Mas tal como o azeite, que emerge sempre da água, o país acaba de ter uma prova de que é preferível ter jornalistas supostamente “bêbados e incompetentes” a ter ministros mentirosos. Seguramente, não foi nenhum jornalista bêbado é incompetente que envolveu o Presidente da República na constrangedora patranha segundo a qual o troço que liga Malange a Saurimo, na estrada 230, já estava um “brilho”. Foi o sr. Manuel Tavares que criou uma situação muito constrangedora ao PR. Sim, o Sr. Tavares decerto que não sabe, mas a mentira constrange.
E é justamente por ter empurrado o PR para uma situação muito embaraçosa que o ministro da Construção e Obras Públicas deveria ter solicitado a sua exclusão da comitiva que foi ao Bié. O que qualquer homem sensato faria  era deixar-se ficar em casa e aguardar  a devida e obrigatória punição por haver enganado o Presidente da República e, consequentemente, o país.


O trecho Malange-Saurimo que o PR disse estar completamente reparado. Culpa do Sr. “Cidade dos Ministérios”

Mas Manuel Tavares só teve tal comportamento porque o compromisso do PR de combate à impunidade anda aos ziguezagues. Tem sido titubeante. Temos o caso do ministro Carvalho da Rocha, que também envolveu o país naquilo que os brasileiros chamam saia justa, ou seja, constrangimento, por causa daquela farsa do concurso para a atribuição da licença ao quarto operador da telefonia celular. O que lhe aconteceu? Nyet! O “rapaz” está aí, rijinho da silva.
O PR partiu hoje, terça-feira, para uma visita de trabalho à Rússia, mas deixou uma mensagem perturbadora: é que hoje justamente hoje completou-se uma semana desde que transmitiu ao país informações inverídicas. João Lourenço partiu sem ter punido os coadjutores que o enganaram intencionalmente. Será que ele tem alguma dificuldade de identificar os “artistas”? que lhe mentiram?
Se tem, a populaça está aqui para ajudar: Manuel Tavares ( para o caso da patranha da estrada 230) e o seu “protegido” Carvalho  da Rocha, “Mr.
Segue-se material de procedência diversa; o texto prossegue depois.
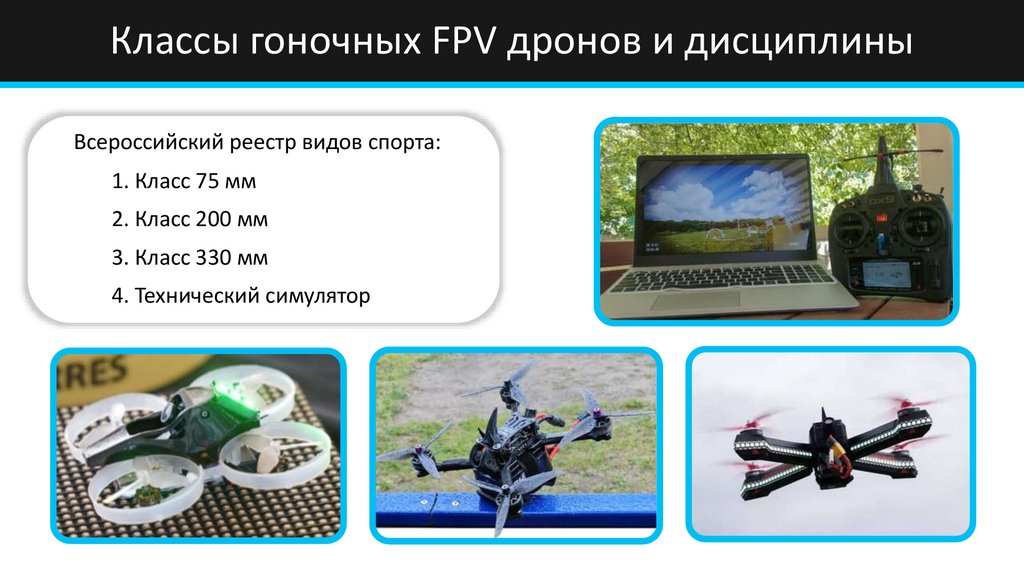 Классы гоночных FPV дронов и дисциплины

Всероссийский реестр видов спорта:

1. Класс 75 мм

2. Класс 200 мм

3. Класс 330 мм

4. Технический симулятор

DX9

RES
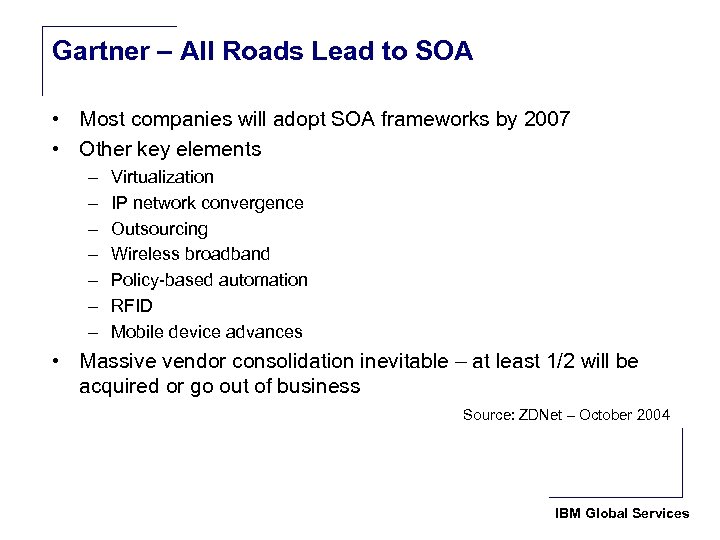 Gartner – All Roads Lead to SOA

• Most companies will adopt SOA frameworks by 2007
• Other key elements
– Virtualization
– IP network convergence
– Outsourcing
– Wireless broadband
– Policy-based automation
– RFID
– Mobile device advances
• Massive vendor consolidation inevitable – at least 1/2 will be acquired or go out of business

Source: ZDNet – October 2004

IBM Global Services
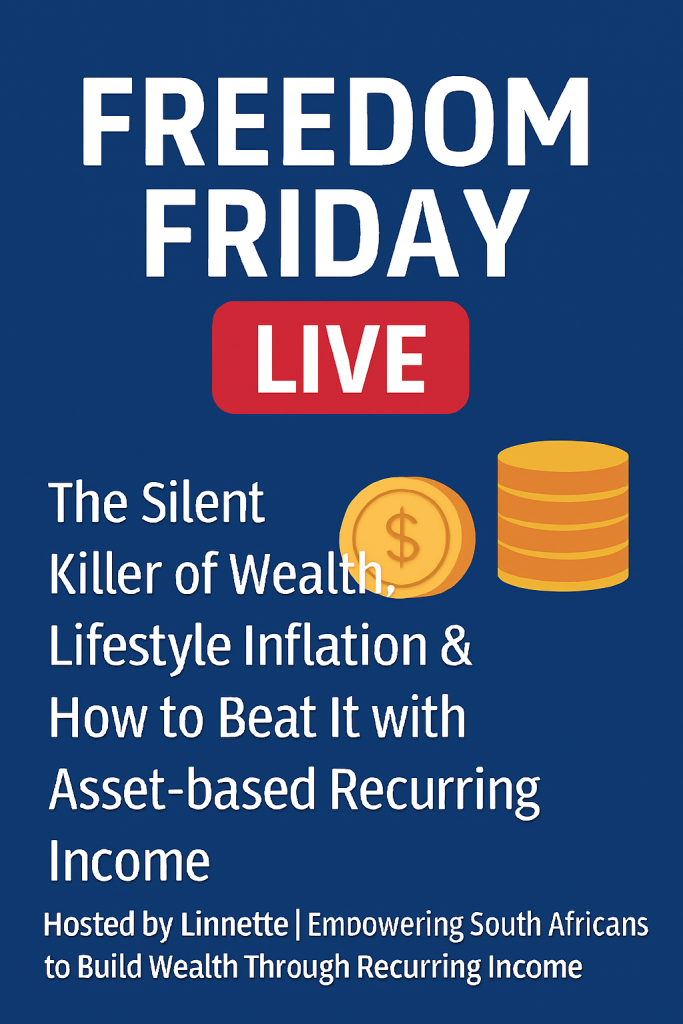 FREEDOM FRIDAY

LIVE

The Silent Killer of Wealth, Lifestyle Inflation & How to Beat It with Asset-based Recurring Income

$

Hosted by Linnette | Empowering South Africans to Build Wealth Through Recurring Income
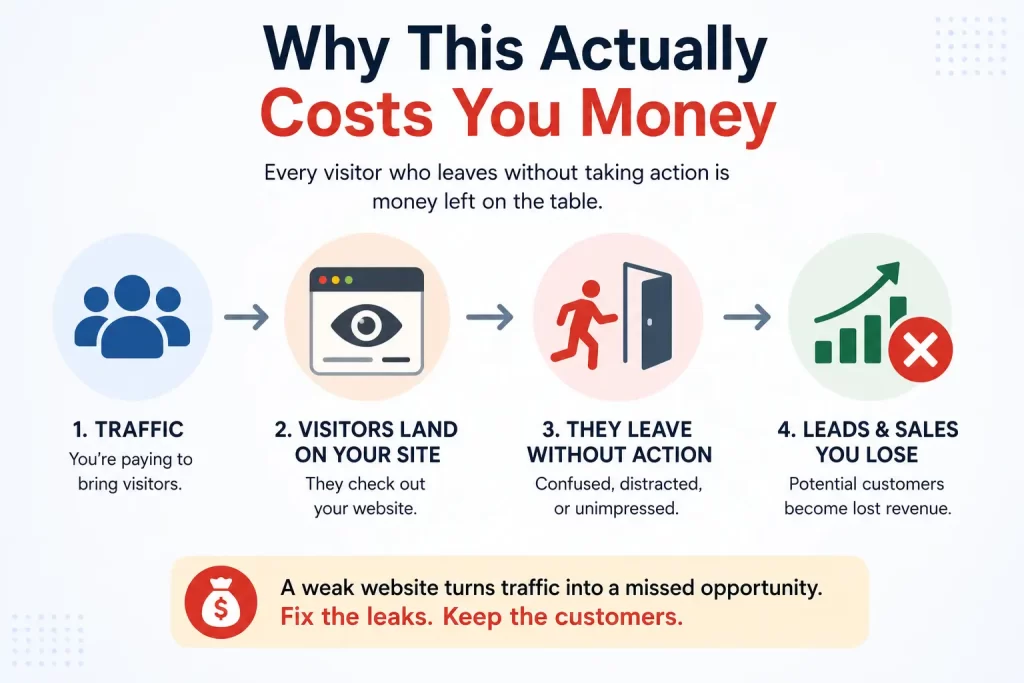 Why This Actually Costs You Money

Every visitor who leaves without taking action is money left on the table.

1. TRAFFIC
You're paying to bring visitors.

2. VISITORS LAND ON YOUR SITE
They check out your website.

3. THEY LEAVE WITHOUT ACTION
Confused, distracted, or unimpressed.

4. LEADS & SALES YOU LOSE
Potential customers become lost revenue.

$

A weak website turns traffic into a missed opportunity.
Fix the leaks. Keep the customers.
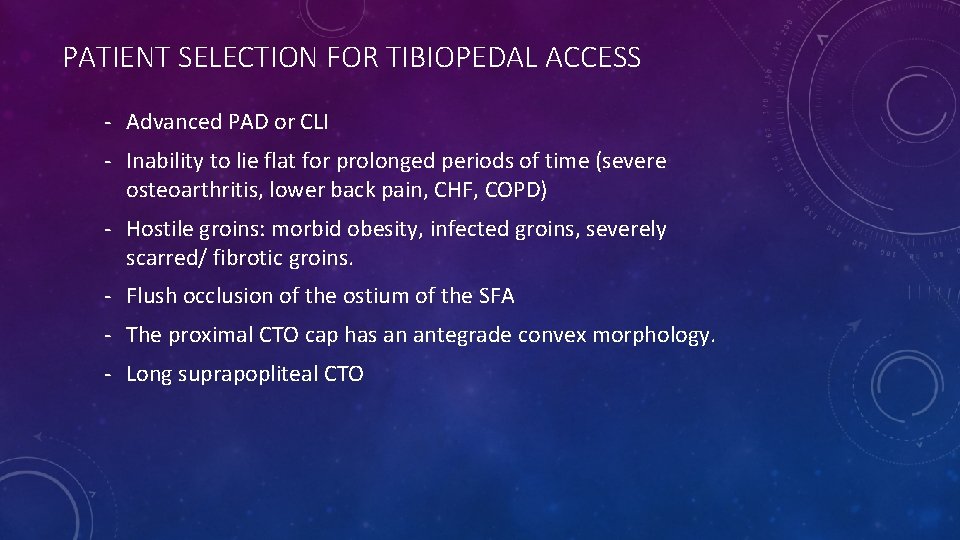 PATIENT SELECTION FOR TIBIOPEDAL ACCESS

- Advanced PAD or CLI
- Inability to lie flat for prolonged periods of time (severe osteoarthritis, lower back pain, CHF, COPD)
- Hostile groins: morbid obesity, infected groins, severely scarred/ fibrotic groins.
- Flush occlusion of the ostium of the SFA
- The proximal CTO cap has an antegrade convex morphology.
- Long suprapopliteal CTO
Satélite” ( para o caso da Mediateca do “Vié”).
Faça o seu papel. Sr. Presidente. Não conte com a indulgência infinita dos angolanos.
A sua posição não permite misturar amizades com interesses do Estado.
Sr. Presidente puna exemplarmente os dois mentirosos e transmita aos outros seus auxiliares a mensagem de que basta, mas basta mesmo, de tratarem os cidadãos angolanos com escárnio. Se o PR nada fizer, “forçará” os angolanos a chamarem à colação a máxima segundo a qual “diz-me com quem andas e dir-te-ei quem és”.
É isso que o Sr. quer mesmo?
Quanto aos dois ministros o conselho é que não esperem ser demitidos. Ponham-se já ao fresco, com o que dariam aos vossos familiares e amigos pelo menos um motivo de orgulho.